PHSD (Parton-Hadron-String Dynamics) is a microscopic covariant dynamical model for strongly interacting systems formulated on the basis of Kadanoff-Baym equations. The approach consistently describes the full evolution of a relativistic heavy-ion collision from the initial hard scatterings and string formation through the dynamical deconfinement phase transition to the strongly-interacting quark-gluon plasma (sQGP) as well as hadronization and the subsequent interactions in the expanding hadronic phase. The transport theoretical description of quarks and gluons in the PHSD is based on the Dynamical Quasi-Particle Model (DQPM) for partons that is constructed to reproduce lattice QCD for QGP thermodynamics via effective propagators for quarks and gluons.

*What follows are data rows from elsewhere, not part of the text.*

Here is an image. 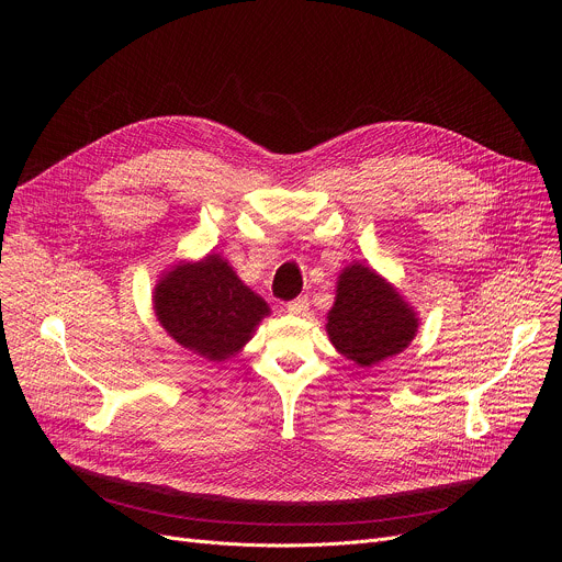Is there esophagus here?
<instances>
[{
	"label": "esophagus",
	"instance_id": "34e87169",
	"mask_svg": "<svg viewBox=\"0 0 562 562\" xmlns=\"http://www.w3.org/2000/svg\"><path fill=\"white\" fill-rule=\"evenodd\" d=\"M286 311H289L291 315H306V311H308V300H306V297H295V300L286 302Z\"/></svg>",
	"mask_w": 562,
	"mask_h": 562
}]
</instances>
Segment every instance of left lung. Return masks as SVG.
Returning <instances> with one entry per match:
<instances>
[{
	"instance_id": "obj_1",
	"label": "left lung",
	"mask_w": 562,
	"mask_h": 562,
	"mask_svg": "<svg viewBox=\"0 0 562 562\" xmlns=\"http://www.w3.org/2000/svg\"><path fill=\"white\" fill-rule=\"evenodd\" d=\"M416 331L414 306L371 267L356 262L340 273L327 334L347 360L373 367L405 351Z\"/></svg>"
}]
</instances>
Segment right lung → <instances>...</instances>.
I'll list each match as a JSON object with an SVG mask.
<instances>
[{
    "mask_svg": "<svg viewBox=\"0 0 562 562\" xmlns=\"http://www.w3.org/2000/svg\"><path fill=\"white\" fill-rule=\"evenodd\" d=\"M153 308L178 345L213 362L235 356L271 313L217 254L167 271L155 284Z\"/></svg>",
    "mask_w": 562,
    "mask_h": 562,
    "instance_id": "1",
    "label": "right lung"
}]
</instances>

In the beginning of relativistic heavy-ion collisions color-neutral strings (described by the LUND model are produced in highly energetic scatterings of nucleons from the impinging nuclei. These strings are dissolved into ’pre-hadrons’. If the local energy density is larger than the critical value for the phase transition, which is taken to be ∼ 0.5 GeV/fm3 , the pre-hadrons melt into (colored) effective quarks and antiquarks in their self-generated repulsive mean-field as defined by the DQPM.

Both EPOS and PHSD are among the most visible models in the field. EPOS has been very successfully applied to analyze heavy ion collisions at the RHIC collider and more recently mainly to analyze flow effects in small systems. The model is also very much used by major LHC experiments and as interaction model for air shower simulations. Main publications {in curly brackets the citations from Google}: Physical Review C 74 (2006) 044902 {554}, Physical Review C 92 (2015) 034906 {441}, Physics Reports 350 (2001) 93-289 {416}, J.Phys. G35 (2008) 054001 {387}. EPOS has also been presented in a plenary talk at Quark Matter 2014 (the most important conference in our field) and at Strange Quark Matter 2014 and 2017 (the second most important conference in our field). PHSD has been mainly applied to analyze heavy ion collisions from SIS to LHC energies. Main publications {in curly brackets the citations from Google}: Physical Review C 69 (2004), 054907 {239}, Physical Review C 83 (2011) 054911 {223}, Nuclear Physics A 831 (2009), 215-242 {194}, Physics Reports 510 (2012), 119-200 {158}. PHSD has also been presented in a plenary talk at Quark Matter 2014 (the most important conference in our field) and at Strange Quark Matter 2016 and 2017 (the second most important conference in our field).